• Try it: Exact copies of all the lines below are required, with the pictures omitted.

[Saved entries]
-----

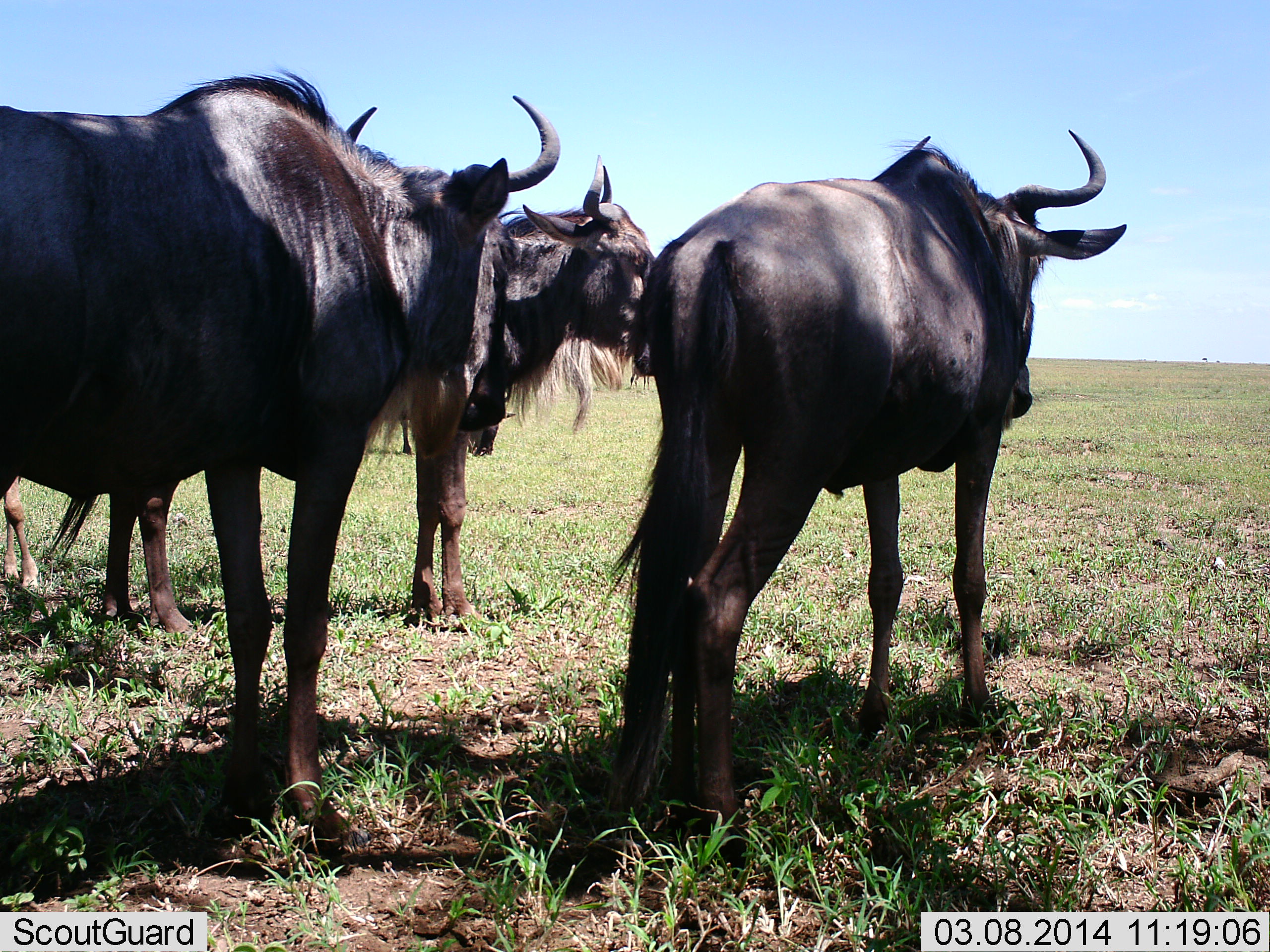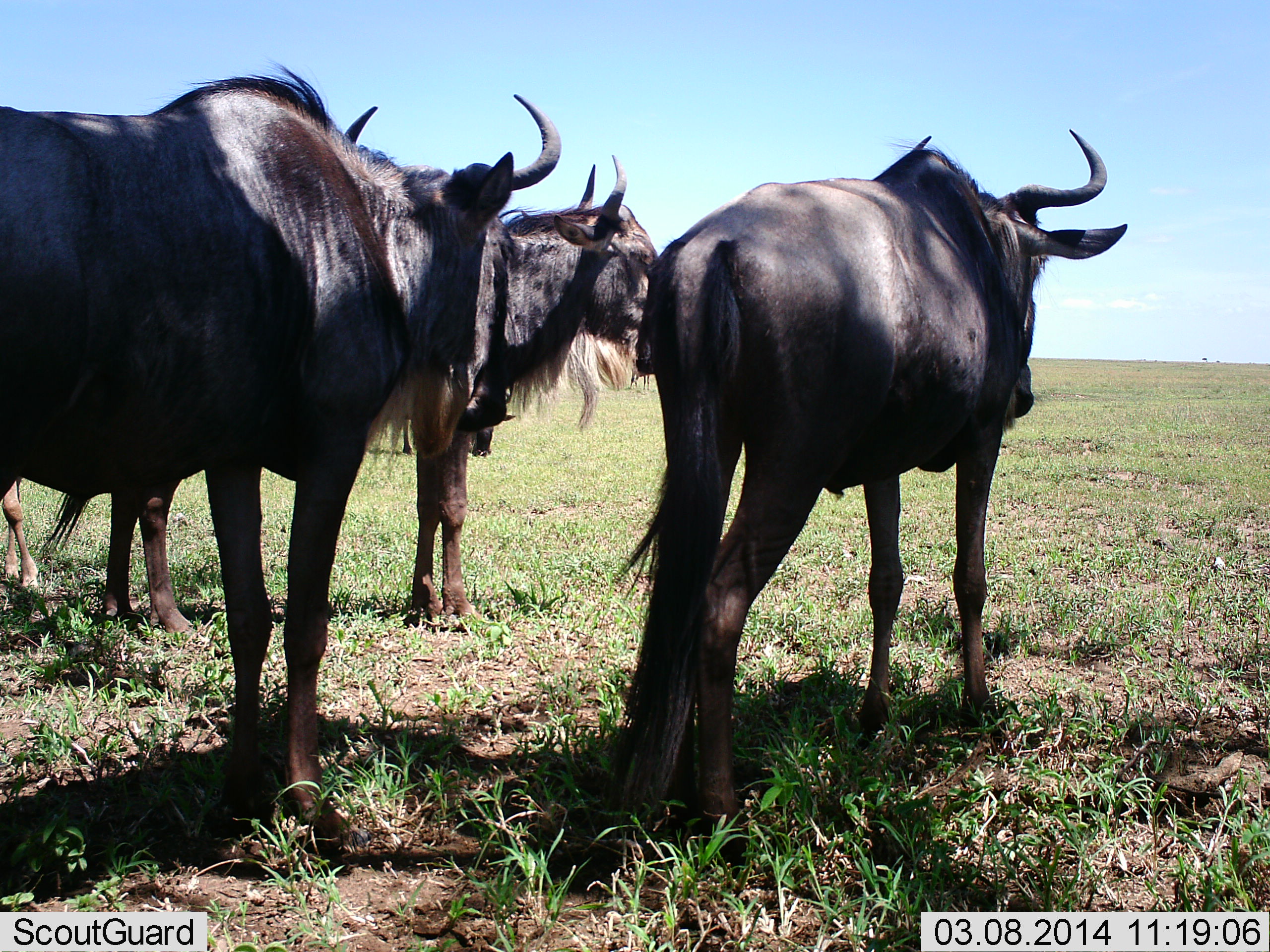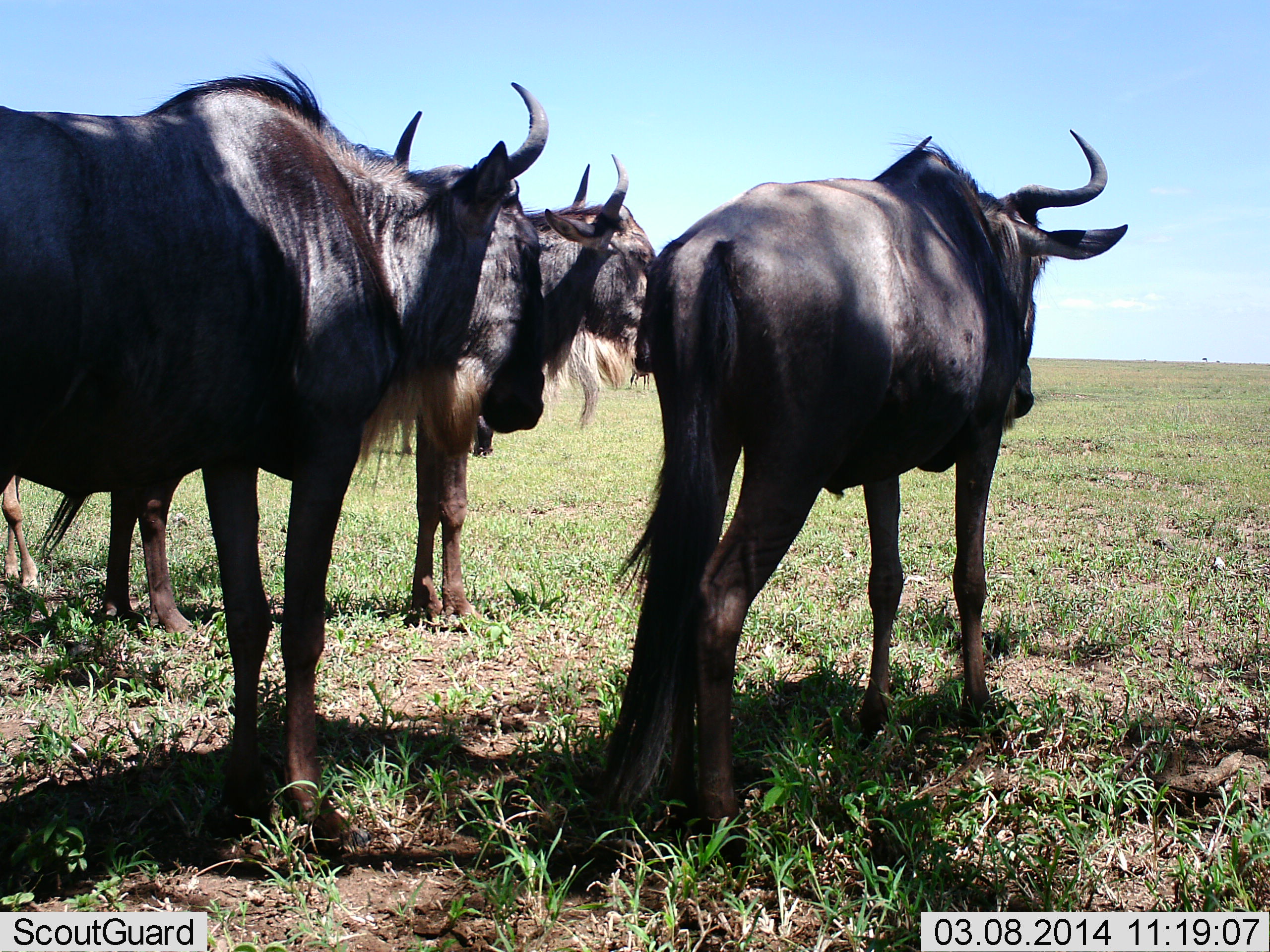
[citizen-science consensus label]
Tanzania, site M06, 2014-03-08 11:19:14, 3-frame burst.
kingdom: Animalia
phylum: Chordata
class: Mammalia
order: Artiodactyla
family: Bovidae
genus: Connochaetes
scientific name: Connochaetes taurinus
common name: blue wildebeest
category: wildebeest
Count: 4.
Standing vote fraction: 90%.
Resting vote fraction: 30%.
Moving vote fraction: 0%.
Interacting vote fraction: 0%.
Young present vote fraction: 0%.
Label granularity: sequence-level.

-----

• Solution:
[citizen-science consensus label]
Tanzania, site M06, 2014-03-08 11:19:14, 3-frame burst.
kingdom: Animalia
phylum: Chordata
class: Mammalia
order: Artiodactyla
family: Bovidae
genus: Connochaetes
scientific name: Connochaetes taurinus
common name: blue wildebeest
category: wildebeest
Count: 4.
Standing vote fraction: 90%.
Resting vote fraction: 30%.
Moving vote fraction: 0%.
Interacting vote fraction: 0%.
Young present vote fraction: 0%.
Label granularity: sequence-level.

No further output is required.